> DOCUMENT SEGMENT
::::::::::

But right under the 45-bodies-found headline is a pie graph showing "Bush Approval Falls," with 54 percent disapproving of Bush's handling of "the situation caused by Hurricane Katrina." (For poll analysis on how the Post purposely oversampled blacks, and then merged them into the "record low" Bush rating, see the Ankle Biting Pundits.)

The poll questions and the accompanying story seek to underline Democratic goals: 76 percent favor an independent commission to investigate the Katrina response, while 7 in 10 think a congressional probe will "get bogged down in partisan politics"; 63 percent of blacks agree that problems with the relief effort are an "indication of racial inequality"; and as Michael Fletcher and Richard Morin report it, "In the aftermath of what likely will be the most costly natural disaster in U.S. history, six in 10 Americans want lawmakers to delay action on pending legislation that would cut federal taxes by an estimated $70 million over the next five years." The story's headline highlights the race finding, and not the result that more poll respondents (57 percent) question state and local response to Katrina that question Bush and the federal response.

::::::::::

> TO-DO LIST
A – According to the Katrina poll passage, what percentage of respondents favor an independent commission to investigate the Katrina response?
B – Return the text of the Katrina poll passage starting with "The poll questions" and going on through "the federal response.".
The rows were taken from a separate source unrelated to the Katrina poll passage.

[Extracted data entries]

::::::::::

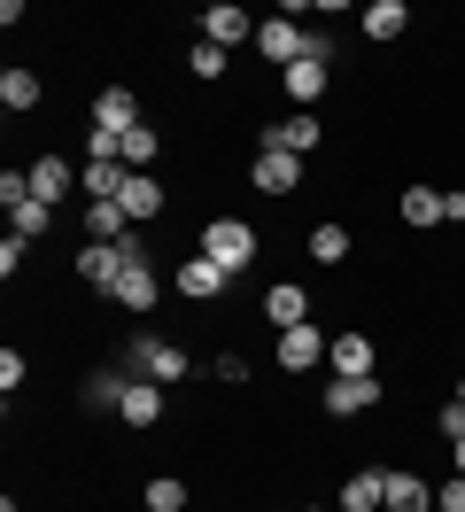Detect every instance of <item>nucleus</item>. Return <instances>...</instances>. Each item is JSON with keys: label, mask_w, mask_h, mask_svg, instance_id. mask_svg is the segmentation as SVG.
I'll return each instance as SVG.
<instances>
[{"label": "nucleus", "mask_w": 465, "mask_h": 512, "mask_svg": "<svg viewBox=\"0 0 465 512\" xmlns=\"http://www.w3.org/2000/svg\"><path fill=\"white\" fill-rule=\"evenodd\" d=\"M202 256L225 264V272H248V264H256V225L248 218H210L202 225Z\"/></svg>", "instance_id": "nucleus-1"}, {"label": "nucleus", "mask_w": 465, "mask_h": 512, "mask_svg": "<svg viewBox=\"0 0 465 512\" xmlns=\"http://www.w3.org/2000/svg\"><path fill=\"white\" fill-rule=\"evenodd\" d=\"M0 202H8V225H16L24 241H39V233H47V218H55V210H47L39 194H31L24 171H0Z\"/></svg>", "instance_id": "nucleus-2"}, {"label": "nucleus", "mask_w": 465, "mask_h": 512, "mask_svg": "<svg viewBox=\"0 0 465 512\" xmlns=\"http://www.w3.org/2000/svg\"><path fill=\"white\" fill-rule=\"evenodd\" d=\"M132 381H155V388L186 381V350H179V342H155V334H140V342H132Z\"/></svg>", "instance_id": "nucleus-3"}, {"label": "nucleus", "mask_w": 465, "mask_h": 512, "mask_svg": "<svg viewBox=\"0 0 465 512\" xmlns=\"http://www.w3.org/2000/svg\"><path fill=\"white\" fill-rule=\"evenodd\" d=\"M124 272H132V256H124L117 241H86V249H78V280H86V288L117 295V280H124Z\"/></svg>", "instance_id": "nucleus-4"}, {"label": "nucleus", "mask_w": 465, "mask_h": 512, "mask_svg": "<svg viewBox=\"0 0 465 512\" xmlns=\"http://www.w3.org/2000/svg\"><path fill=\"white\" fill-rule=\"evenodd\" d=\"M264 148H279V156H310V148H326V125H318V109H295L287 125H264Z\"/></svg>", "instance_id": "nucleus-5"}, {"label": "nucleus", "mask_w": 465, "mask_h": 512, "mask_svg": "<svg viewBox=\"0 0 465 512\" xmlns=\"http://www.w3.org/2000/svg\"><path fill=\"white\" fill-rule=\"evenodd\" d=\"M132 125H148V117H140V94H132V86H101V94H93V132H132Z\"/></svg>", "instance_id": "nucleus-6"}, {"label": "nucleus", "mask_w": 465, "mask_h": 512, "mask_svg": "<svg viewBox=\"0 0 465 512\" xmlns=\"http://www.w3.org/2000/svg\"><path fill=\"white\" fill-rule=\"evenodd\" d=\"M256 55H264V63H303V24H295V16H264V24H256Z\"/></svg>", "instance_id": "nucleus-7"}, {"label": "nucleus", "mask_w": 465, "mask_h": 512, "mask_svg": "<svg viewBox=\"0 0 465 512\" xmlns=\"http://www.w3.org/2000/svg\"><path fill=\"white\" fill-rule=\"evenodd\" d=\"M202 39L233 55L241 39H256V16H248V8H233V0H217V8H202Z\"/></svg>", "instance_id": "nucleus-8"}, {"label": "nucleus", "mask_w": 465, "mask_h": 512, "mask_svg": "<svg viewBox=\"0 0 465 512\" xmlns=\"http://www.w3.org/2000/svg\"><path fill=\"white\" fill-rule=\"evenodd\" d=\"M225 280H233V272H225V264H210V256L194 249V256L179 264V280H171V288H179L186 303H217V295H225Z\"/></svg>", "instance_id": "nucleus-9"}, {"label": "nucleus", "mask_w": 465, "mask_h": 512, "mask_svg": "<svg viewBox=\"0 0 465 512\" xmlns=\"http://www.w3.org/2000/svg\"><path fill=\"white\" fill-rule=\"evenodd\" d=\"M248 179H256V194H295V187H303V156H279V148H256Z\"/></svg>", "instance_id": "nucleus-10"}, {"label": "nucleus", "mask_w": 465, "mask_h": 512, "mask_svg": "<svg viewBox=\"0 0 465 512\" xmlns=\"http://www.w3.org/2000/svg\"><path fill=\"white\" fill-rule=\"evenodd\" d=\"M326 350H334V342H326L318 326H287V334H279V373H310V365H326Z\"/></svg>", "instance_id": "nucleus-11"}, {"label": "nucleus", "mask_w": 465, "mask_h": 512, "mask_svg": "<svg viewBox=\"0 0 465 512\" xmlns=\"http://www.w3.org/2000/svg\"><path fill=\"white\" fill-rule=\"evenodd\" d=\"M326 70H334V63H318V55H303V63H287V70H279V86H287V101H295V109H318V101H326Z\"/></svg>", "instance_id": "nucleus-12"}, {"label": "nucleus", "mask_w": 465, "mask_h": 512, "mask_svg": "<svg viewBox=\"0 0 465 512\" xmlns=\"http://www.w3.org/2000/svg\"><path fill=\"white\" fill-rule=\"evenodd\" d=\"M380 396H388V388L372 381V373H365V381H334V388H326V419H357V412H372Z\"/></svg>", "instance_id": "nucleus-13"}, {"label": "nucleus", "mask_w": 465, "mask_h": 512, "mask_svg": "<svg viewBox=\"0 0 465 512\" xmlns=\"http://www.w3.org/2000/svg\"><path fill=\"white\" fill-rule=\"evenodd\" d=\"M24 179H31V194H39L47 210H55V202H70V187H78V171H70L62 156H39V163L24 171Z\"/></svg>", "instance_id": "nucleus-14"}, {"label": "nucleus", "mask_w": 465, "mask_h": 512, "mask_svg": "<svg viewBox=\"0 0 465 512\" xmlns=\"http://www.w3.org/2000/svg\"><path fill=\"white\" fill-rule=\"evenodd\" d=\"M403 225H419V233H427V225H450V194L442 187H403Z\"/></svg>", "instance_id": "nucleus-15"}, {"label": "nucleus", "mask_w": 465, "mask_h": 512, "mask_svg": "<svg viewBox=\"0 0 465 512\" xmlns=\"http://www.w3.org/2000/svg\"><path fill=\"white\" fill-rule=\"evenodd\" d=\"M326 365H334V381H365L372 373V334H334Z\"/></svg>", "instance_id": "nucleus-16"}, {"label": "nucleus", "mask_w": 465, "mask_h": 512, "mask_svg": "<svg viewBox=\"0 0 465 512\" xmlns=\"http://www.w3.org/2000/svg\"><path fill=\"white\" fill-rule=\"evenodd\" d=\"M117 210H124V218H132V225H148L155 210H163V187H155V171H132V179H124Z\"/></svg>", "instance_id": "nucleus-17"}, {"label": "nucleus", "mask_w": 465, "mask_h": 512, "mask_svg": "<svg viewBox=\"0 0 465 512\" xmlns=\"http://www.w3.org/2000/svg\"><path fill=\"white\" fill-rule=\"evenodd\" d=\"M264 319H272L279 334H287V326H310V295L295 288V280H279V288L264 295Z\"/></svg>", "instance_id": "nucleus-18"}, {"label": "nucleus", "mask_w": 465, "mask_h": 512, "mask_svg": "<svg viewBox=\"0 0 465 512\" xmlns=\"http://www.w3.org/2000/svg\"><path fill=\"white\" fill-rule=\"evenodd\" d=\"M155 295H163V280H155V264H132V272L117 280V303H124V311H140V319L155 311Z\"/></svg>", "instance_id": "nucleus-19"}, {"label": "nucleus", "mask_w": 465, "mask_h": 512, "mask_svg": "<svg viewBox=\"0 0 465 512\" xmlns=\"http://www.w3.org/2000/svg\"><path fill=\"white\" fill-rule=\"evenodd\" d=\"M380 505H388V474H372V466H365V474L341 481V512H380Z\"/></svg>", "instance_id": "nucleus-20"}, {"label": "nucleus", "mask_w": 465, "mask_h": 512, "mask_svg": "<svg viewBox=\"0 0 465 512\" xmlns=\"http://www.w3.org/2000/svg\"><path fill=\"white\" fill-rule=\"evenodd\" d=\"M117 419H124V427H155V419H163V388L132 381V388H124V404H117Z\"/></svg>", "instance_id": "nucleus-21"}, {"label": "nucleus", "mask_w": 465, "mask_h": 512, "mask_svg": "<svg viewBox=\"0 0 465 512\" xmlns=\"http://www.w3.org/2000/svg\"><path fill=\"white\" fill-rule=\"evenodd\" d=\"M380 512H434V489L419 474H388V505Z\"/></svg>", "instance_id": "nucleus-22"}, {"label": "nucleus", "mask_w": 465, "mask_h": 512, "mask_svg": "<svg viewBox=\"0 0 465 512\" xmlns=\"http://www.w3.org/2000/svg\"><path fill=\"white\" fill-rule=\"evenodd\" d=\"M124 179H132L124 163H86V171H78V187H86V202H117V194H124Z\"/></svg>", "instance_id": "nucleus-23"}, {"label": "nucleus", "mask_w": 465, "mask_h": 512, "mask_svg": "<svg viewBox=\"0 0 465 512\" xmlns=\"http://www.w3.org/2000/svg\"><path fill=\"white\" fill-rule=\"evenodd\" d=\"M86 233H93V241H132V233H140V225L124 218L117 202H86Z\"/></svg>", "instance_id": "nucleus-24"}, {"label": "nucleus", "mask_w": 465, "mask_h": 512, "mask_svg": "<svg viewBox=\"0 0 465 512\" xmlns=\"http://www.w3.org/2000/svg\"><path fill=\"white\" fill-rule=\"evenodd\" d=\"M403 24H411V8H403V0H372V8H365V39H396Z\"/></svg>", "instance_id": "nucleus-25"}, {"label": "nucleus", "mask_w": 465, "mask_h": 512, "mask_svg": "<svg viewBox=\"0 0 465 512\" xmlns=\"http://www.w3.org/2000/svg\"><path fill=\"white\" fill-rule=\"evenodd\" d=\"M155 148H163V140H155L148 125H132V132L117 140V163H124V171H148V163H155Z\"/></svg>", "instance_id": "nucleus-26"}, {"label": "nucleus", "mask_w": 465, "mask_h": 512, "mask_svg": "<svg viewBox=\"0 0 465 512\" xmlns=\"http://www.w3.org/2000/svg\"><path fill=\"white\" fill-rule=\"evenodd\" d=\"M0 109H39V78L31 70H0Z\"/></svg>", "instance_id": "nucleus-27"}, {"label": "nucleus", "mask_w": 465, "mask_h": 512, "mask_svg": "<svg viewBox=\"0 0 465 512\" xmlns=\"http://www.w3.org/2000/svg\"><path fill=\"white\" fill-rule=\"evenodd\" d=\"M349 256V225H310V264H341Z\"/></svg>", "instance_id": "nucleus-28"}, {"label": "nucleus", "mask_w": 465, "mask_h": 512, "mask_svg": "<svg viewBox=\"0 0 465 512\" xmlns=\"http://www.w3.org/2000/svg\"><path fill=\"white\" fill-rule=\"evenodd\" d=\"M124 388H132L124 373H93V381H86V404H93V412H117V404H124Z\"/></svg>", "instance_id": "nucleus-29"}, {"label": "nucleus", "mask_w": 465, "mask_h": 512, "mask_svg": "<svg viewBox=\"0 0 465 512\" xmlns=\"http://www.w3.org/2000/svg\"><path fill=\"white\" fill-rule=\"evenodd\" d=\"M148 512H186V481H148Z\"/></svg>", "instance_id": "nucleus-30"}, {"label": "nucleus", "mask_w": 465, "mask_h": 512, "mask_svg": "<svg viewBox=\"0 0 465 512\" xmlns=\"http://www.w3.org/2000/svg\"><path fill=\"white\" fill-rule=\"evenodd\" d=\"M186 70H194V78H225V47H210V39H194V55H186Z\"/></svg>", "instance_id": "nucleus-31"}, {"label": "nucleus", "mask_w": 465, "mask_h": 512, "mask_svg": "<svg viewBox=\"0 0 465 512\" xmlns=\"http://www.w3.org/2000/svg\"><path fill=\"white\" fill-rule=\"evenodd\" d=\"M0 388H8V404H16V388H24V357L0 350Z\"/></svg>", "instance_id": "nucleus-32"}, {"label": "nucleus", "mask_w": 465, "mask_h": 512, "mask_svg": "<svg viewBox=\"0 0 465 512\" xmlns=\"http://www.w3.org/2000/svg\"><path fill=\"white\" fill-rule=\"evenodd\" d=\"M442 443H465V404H458V396L442 404Z\"/></svg>", "instance_id": "nucleus-33"}, {"label": "nucleus", "mask_w": 465, "mask_h": 512, "mask_svg": "<svg viewBox=\"0 0 465 512\" xmlns=\"http://www.w3.org/2000/svg\"><path fill=\"white\" fill-rule=\"evenodd\" d=\"M434 505H442V512H465V474L442 481V489H434Z\"/></svg>", "instance_id": "nucleus-34"}, {"label": "nucleus", "mask_w": 465, "mask_h": 512, "mask_svg": "<svg viewBox=\"0 0 465 512\" xmlns=\"http://www.w3.org/2000/svg\"><path fill=\"white\" fill-rule=\"evenodd\" d=\"M24 249H31L24 233H8V241H0V272H8V280H16V264H24Z\"/></svg>", "instance_id": "nucleus-35"}, {"label": "nucleus", "mask_w": 465, "mask_h": 512, "mask_svg": "<svg viewBox=\"0 0 465 512\" xmlns=\"http://www.w3.org/2000/svg\"><path fill=\"white\" fill-rule=\"evenodd\" d=\"M450 474H465V443H450Z\"/></svg>", "instance_id": "nucleus-36"}, {"label": "nucleus", "mask_w": 465, "mask_h": 512, "mask_svg": "<svg viewBox=\"0 0 465 512\" xmlns=\"http://www.w3.org/2000/svg\"><path fill=\"white\" fill-rule=\"evenodd\" d=\"M450 396H458V404H465V381H458V388H450Z\"/></svg>", "instance_id": "nucleus-37"}, {"label": "nucleus", "mask_w": 465, "mask_h": 512, "mask_svg": "<svg viewBox=\"0 0 465 512\" xmlns=\"http://www.w3.org/2000/svg\"><path fill=\"white\" fill-rule=\"evenodd\" d=\"M434 512H442V505H434Z\"/></svg>", "instance_id": "nucleus-38"}]
</instances>
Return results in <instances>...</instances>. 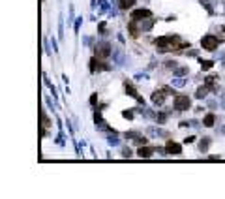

::::::::::

> SOLUTION LIST
A – 76 percent

B –
The poll questions and the accompanying story seek to underline Democratic goals: 76 percent favor an independent commission to investigate the Katrina response, while 7 in 10 think a congressional probe will "get bogged down in partisan politics"; 63 percent of blacks agree that problems with the relief effort are an "indication of racial inequality"; and as Michael Fletcher and Richard Morin report it, "In the aftermath of what likely will be the most costly natural disaster in U.S. history, six in 10 Americans want lawmakers to delay action on pending legislation that would cut federal taxes by an estimated $70 million over the next five years." The story's headline highlights the race finding, and not the result that more poll respondents (57 percent) question state and local response to Katrina that question Bush and the federal response.